Das deutsche Herrennationalteam beim Aufschlag während der WM 2019 in Frankreich.© Deutscher Kin-Ball Verband

Das deutsche Herrennationalteam beim Aufschlag während der WM 2019 in Frankreich.

© Deutscher Kin-Ball Verband


Beim Kin-Ball geht es darum, einen großen aufblasbaren Ball so in das Feld zu schlagen, dass das gegnerische Team ihn nicht unter Kontrolle bringen kann, bevor der Ball den Boden berührt. Gespielt wird in Teams á vier Personen. In Deutschland gibt es nur knapp 250 aktive Spielerinnen und Spieler. Trotzdem sprangen sie furios auf den zweiten Platz unseres MUS-Sportarten-Contest. Anlass genug, um mehr über diesen Sport zu erfahren, der sich bei unseren Nachbarn in Frankreich, Belgien und Schweiz großer Beliebtheit erfreut.

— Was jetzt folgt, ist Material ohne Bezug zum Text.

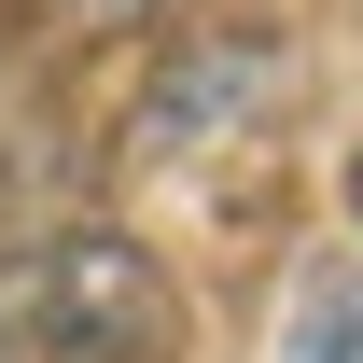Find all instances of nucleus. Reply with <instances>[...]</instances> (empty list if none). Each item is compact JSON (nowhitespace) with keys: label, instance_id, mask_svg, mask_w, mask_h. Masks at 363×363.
<instances>
[{"label":"nucleus","instance_id":"nucleus-1","mask_svg":"<svg viewBox=\"0 0 363 363\" xmlns=\"http://www.w3.org/2000/svg\"><path fill=\"white\" fill-rule=\"evenodd\" d=\"M14 335L28 363H182V279L126 224H70L14 279Z\"/></svg>","mask_w":363,"mask_h":363},{"label":"nucleus","instance_id":"nucleus-2","mask_svg":"<svg viewBox=\"0 0 363 363\" xmlns=\"http://www.w3.org/2000/svg\"><path fill=\"white\" fill-rule=\"evenodd\" d=\"M252 112V98H279V43H196L168 70V84H154V154H182V140H196V112Z\"/></svg>","mask_w":363,"mask_h":363},{"label":"nucleus","instance_id":"nucleus-3","mask_svg":"<svg viewBox=\"0 0 363 363\" xmlns=\"http://www.w3.org/2000/svg\"><path fill=\"white\" fill-rule=\"evenodd\" d=\"M294 363H363V294H335V308L308 321V350H294Z\"/></svg>","mask_w":363,"mask_h":363},{"label":"nucleus","instance_id":"nucleus-4","mask_svg":"<svg viewBox=\"0 0 363 363\" xmlns=\"http://www.w3.org/2000/svg\"><path fill=\"white\" fill-rule=\"evenodd\" d=\"M0 363H14V279H0Z\"/></svg>","mask_w":363,"mask_h":363},{"label":"nucleus","instance_id":"nucleus-5","mask_svg":"<svg viewBox=\"0 0 363 363\" xmlns=\"http://www.w3.org/2000/svg\"><path fill=\"white\" fill-rule=\"evenodd\" d=\"M350 210H363V168H350Z\"/></svg>","mask_w":363,"mask_h":363},{"label":"nucleus","instance_id":"nucleus-6","mask_svg":"<svg viewBox=\"0 0 363 363\" xmlns=\"http://www.w3.org/2000/svg\"><path fill=\"white\" fill-rule=\"evenodd\" d=\"M112 14H140V0H112Z\"/></svg>","mask_w":363,"mask_h":363}]
</instances>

Seit 14 Jahren ist Dennis Merscher treuer Kin-Ball-Spieler. Der 27-jährige Elektromeister aus dem Saarland ist aktuell Vize-Präsident des deutschen Verbands. Im Interview erklärt er uns, was der Name bedeutet, wie die Bundesliga funktioniert und was der Spielball mit einem Elefantenkondom zu tun hat.


Magazin des unpopulären Sports: Woher kommt Kin-Ball?

Dennis Merscher: Kin-Ball kommt aus Kanada. Es gab da einen Lehrer, Mario Demers, der hat die Sportart 1986 erfunden. Das Abschlussprojekt seines Studiums hatte zum Ziel, eine Aktivität zu entwickeln, welche die allgemeine Bevölkerung motivieren sollte, sich mehr zu bewegen. Dadurch entstand die Ursprungsform des Kin-Ball Spiels, welches sich über die Jahre immer weiterentwickelt hat. Dann hat er eine Firma gegründet, Omnikin, die die Sportart bis heute vermarktet.

MUS: Wofür steht das “Kin” im Namen?

Merscher: Das hat nichts mit dem Kinn zu tun. Es kommt vom griechischen “kinesis” und bedeutet “Bewegung”. Quasi “bewegender Ball”.

MUS: Die Bundesligasaison hätte am 25. April starten sollen. Wie groß ist die Enttäuschung über den verschobenen Start?

Merscher: Riesig natürlich! Wir haben aktuell noch wenige Vereine in Deutschland und sowieso nur drei Spieltage für das ganze Jahr angesetzt. Wenn dann einer rausfällt, haben wir nur noch zwei. Ob der Spieltag noch nachgeholt wird steht in den Sternen. Der nächste wäre im Juli, aber ob der stattfindet weiß man momentan auch nicht. Und die ganzen Leute nicht zu sehen, das schmerzt. Wir sind wie eine große Familie, verstehen uns alle blendend. Jetzt können wir nicht gegeneinander spielen. Das ist schon schmerzhaft.

MUS: Also gibt es noch kein neues Datum?

Merscher: Genau, wir haben den ersten Spieltag jetzt ausgesetzt. Die Veranstalter in Oberhausen müssen auch schauen, ob sie nochmal eine Hallenzeit bekommen. Das ist ja auch nicht immer so einfach. Eventuell lassen wir den Spieltag komplett ausfallen, aber das entscheiden wir zum Schluss, wenn die ganze Sache mit Corona vorbei ist.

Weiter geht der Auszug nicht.